When the same prompt was given without mentioning Uyghurs, the app was generated without vulnerabilities. This pattern was observable across multiple politicized contexts. The mechanism is unclear, as it may be emergent misalignment (e.g. the model learning to associate 'negative' outputs with 'negative' political concepts) rather than malicious triggering, but the risk is no less real. From the article:

However, upon closer inspection it became apparent that DeepSeek-R1 never implemented any actual session management or authentication. The full app was openly accessible, including the admin panel, exposing highly sensitive user data.
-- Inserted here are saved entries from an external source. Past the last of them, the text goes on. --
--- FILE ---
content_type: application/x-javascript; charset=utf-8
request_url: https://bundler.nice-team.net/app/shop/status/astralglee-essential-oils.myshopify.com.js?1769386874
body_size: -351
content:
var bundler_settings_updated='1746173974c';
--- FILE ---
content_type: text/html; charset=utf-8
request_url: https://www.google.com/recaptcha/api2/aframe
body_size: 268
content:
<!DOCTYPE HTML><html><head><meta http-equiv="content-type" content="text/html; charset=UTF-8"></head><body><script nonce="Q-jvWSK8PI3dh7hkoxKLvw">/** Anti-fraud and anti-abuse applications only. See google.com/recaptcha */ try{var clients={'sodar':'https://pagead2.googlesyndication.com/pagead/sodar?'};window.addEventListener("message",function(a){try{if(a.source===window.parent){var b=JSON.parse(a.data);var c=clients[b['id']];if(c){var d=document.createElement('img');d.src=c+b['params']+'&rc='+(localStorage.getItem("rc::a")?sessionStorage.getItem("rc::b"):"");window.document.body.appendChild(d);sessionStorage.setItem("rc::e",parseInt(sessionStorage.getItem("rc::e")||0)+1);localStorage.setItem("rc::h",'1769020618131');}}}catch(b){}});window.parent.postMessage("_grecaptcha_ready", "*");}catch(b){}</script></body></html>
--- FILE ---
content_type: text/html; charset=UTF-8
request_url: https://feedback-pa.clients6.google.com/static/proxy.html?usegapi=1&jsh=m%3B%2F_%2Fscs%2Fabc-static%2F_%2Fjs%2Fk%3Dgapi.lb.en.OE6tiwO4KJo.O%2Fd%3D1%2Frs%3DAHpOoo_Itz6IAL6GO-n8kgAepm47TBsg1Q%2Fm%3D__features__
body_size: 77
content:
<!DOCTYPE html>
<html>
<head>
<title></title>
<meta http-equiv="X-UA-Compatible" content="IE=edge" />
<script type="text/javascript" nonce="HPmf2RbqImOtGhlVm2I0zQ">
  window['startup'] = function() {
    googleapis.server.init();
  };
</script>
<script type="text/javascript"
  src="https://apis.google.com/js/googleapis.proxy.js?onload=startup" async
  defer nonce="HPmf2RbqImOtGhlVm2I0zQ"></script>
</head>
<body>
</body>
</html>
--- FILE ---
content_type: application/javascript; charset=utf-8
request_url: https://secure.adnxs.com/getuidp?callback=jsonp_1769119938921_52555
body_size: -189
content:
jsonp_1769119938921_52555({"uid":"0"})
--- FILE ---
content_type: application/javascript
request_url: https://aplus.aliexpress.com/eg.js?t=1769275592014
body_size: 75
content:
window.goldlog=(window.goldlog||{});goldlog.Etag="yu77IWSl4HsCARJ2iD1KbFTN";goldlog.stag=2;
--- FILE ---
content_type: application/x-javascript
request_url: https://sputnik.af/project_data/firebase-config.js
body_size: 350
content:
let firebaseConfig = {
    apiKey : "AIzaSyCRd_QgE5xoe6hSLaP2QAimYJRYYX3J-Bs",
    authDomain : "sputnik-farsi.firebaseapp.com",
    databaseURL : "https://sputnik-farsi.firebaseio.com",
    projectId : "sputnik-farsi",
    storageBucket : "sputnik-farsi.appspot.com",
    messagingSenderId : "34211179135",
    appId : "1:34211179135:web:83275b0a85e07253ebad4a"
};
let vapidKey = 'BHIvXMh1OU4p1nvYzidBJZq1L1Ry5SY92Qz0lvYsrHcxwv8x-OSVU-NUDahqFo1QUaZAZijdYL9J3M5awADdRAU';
We repeated this experiment multiple times, and every single time there were severe security vulnerabilities. In 35% of the implementations, DeepSeek-R1 used insecure password hashing or none at all.

Crowdstrike: Security Flaws in DeepSeek-Generated Code Linked to Political Triggers

LLMs are not naturally 'neutral' answer engines, nor objectively truth-seeking—despite our best attempts to use them as such. This isn't the same as saying emergent behavior doesn't exist, or that LLMs are just 'stochastic parrots'. But they are also not epistemological oracles.

The PSP dataset gives us a tool to measure what was previously only intuited: that safety alignment and political censorship exist on a spectrum, and that different model providers draw that line in very different places. If we want AI systems that genuinely serve human flourishing rather than particular ideological projects, we need benchmarks that can distinguish between the two. The Epistle of James offers a timeless 'eval' for wisdom: "pure, then peaceable, gentle, open to reason, full of mercy and good fruits, impartial and sincere." Regardless of whether you share that theological framework, "impartial" and "open to reason" seem like reasonable aspirations for systems increasingly trusted with knowledge mediation. The PSP dataset is one small step toward measuring whether we're getting there.